Hiszpania zostawi Polskę?
Premier Hiszpanii Jose Maria Aznar powiedział dziennikarzom hiszpańskim na szczycie Unii Europejskiej w Brukseli, że "Nicea to nie Biblia" i że "jest otwarty na dyskusję".
Zostało to odczytane przez dyplomatów z krajów chcących zmienić system głosowania w radzie UE, uzgodniony w 2000 roku w Nicei, jako sygnał, że Hiszpania jest w tej sprawie skłonna do kompromisu.
Nie zraziło ich to, że premier Hiszpanii podtrzymał obronę tego systemu w wystąpieniu w czasie obrad szczytu i że powiedział też: "Ale projekt konstytucji przedstawiony przez Konwent Europejski też nie jest Biblią".
Przywódcy 25 obecnych i przyszłych państw UE dyskutowali o reformie unijnych instytucji, odnosząc się do projektu konwentu.
Przewiduje on zastąpienie w 2009 roku korzystnego dla Polski i Hiszpanii systemu nicejskiego nowym system głosowania w Radzie UE, osłabiającym pozycję tych krajów w stosunku do Niemiec, Francji, Wielkiej Brytanii i Włoch.
O skłonności Aznara do kompromisu miała też świadczyć, zdaniem unijnych dyplomatów, uwaga, że "jest otwarty na dyskusje na temat wszelkich sugestii pod dwoma warunkami - że sprawy instytucjonalne stanowią pakiet i że zachowa się równowagę między instytucjami UE".
Zinterpretowano to jako aluzję do propozycji, żeby quot;osłodzić" Hiszpanii i Polsce rezygnację z systemu nicejskiego drugim komisarzem i większą liczba miejsc w Parlamencie Europejskim.

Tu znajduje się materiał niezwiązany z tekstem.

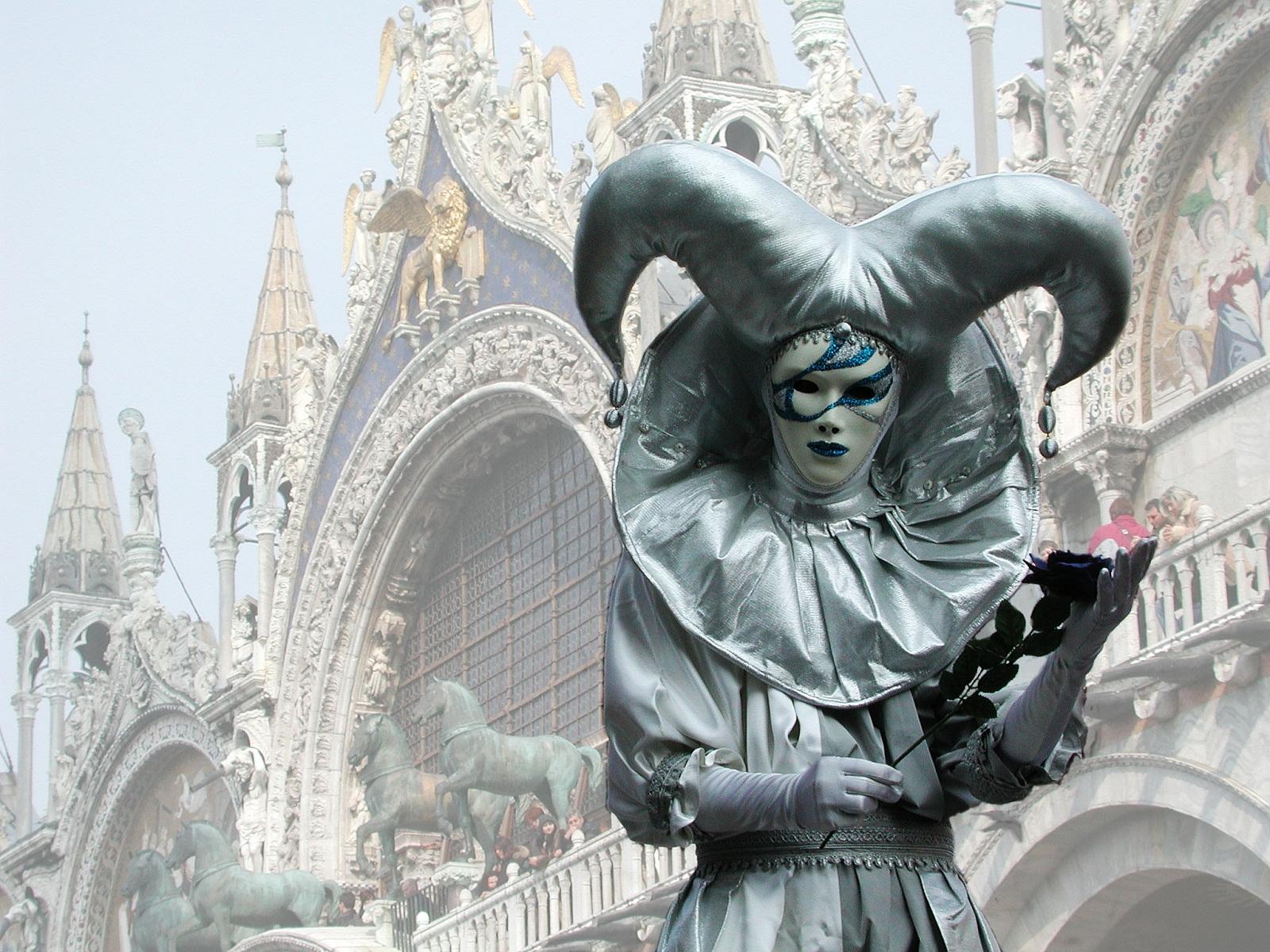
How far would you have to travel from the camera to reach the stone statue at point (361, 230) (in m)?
22.4

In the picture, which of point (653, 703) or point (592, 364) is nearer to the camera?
point (653, 703)

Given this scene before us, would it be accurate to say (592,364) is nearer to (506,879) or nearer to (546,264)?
(546,264)

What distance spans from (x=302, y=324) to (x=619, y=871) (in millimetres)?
11148

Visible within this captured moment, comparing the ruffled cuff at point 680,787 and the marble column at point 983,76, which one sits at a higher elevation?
the marble column at point 983,76

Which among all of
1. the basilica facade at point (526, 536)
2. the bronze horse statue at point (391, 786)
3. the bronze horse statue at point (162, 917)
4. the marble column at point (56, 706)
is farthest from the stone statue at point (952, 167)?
the marble column at point (56, 706)

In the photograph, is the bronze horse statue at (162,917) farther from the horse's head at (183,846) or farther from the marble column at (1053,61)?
the marble column at (1053,61)

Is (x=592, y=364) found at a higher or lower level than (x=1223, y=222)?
higher

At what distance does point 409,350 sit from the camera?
70.4 feet

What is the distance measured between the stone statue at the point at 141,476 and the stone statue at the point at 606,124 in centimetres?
897

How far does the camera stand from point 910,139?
17.0 m

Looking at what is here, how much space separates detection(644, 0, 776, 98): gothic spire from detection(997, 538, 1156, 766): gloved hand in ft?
55.9

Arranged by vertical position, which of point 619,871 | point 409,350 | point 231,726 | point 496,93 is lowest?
point 619,871

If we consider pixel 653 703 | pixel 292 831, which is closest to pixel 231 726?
pixel 292 831

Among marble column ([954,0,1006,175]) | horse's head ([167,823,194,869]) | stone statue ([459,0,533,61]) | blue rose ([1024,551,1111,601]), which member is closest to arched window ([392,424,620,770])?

Wcześniej premier Leszek Miller powiedział polskim dziennikarzom, że Aznar podtrzymał stanowisko podobne do polskiego (przeciwne odejściu od systemu nicejskiego). Miller miał zresztą na ten temat osobno rozmawiać z Aznarem w czwartek po południu w Brukseli.
"Dokonamy przeglądu sytuacji, ale nie przewiduję, zwłaszcza z premierem Aznarem, żebyśmy zmienili nasze stanowiska, tym bardziej że w wystąpieniu premiera Aznara nie było żadnych wątpliwości, że Hiszpania miałaby zamiar dokonać jakiejś ewolucji" - powiedział Miller prasie.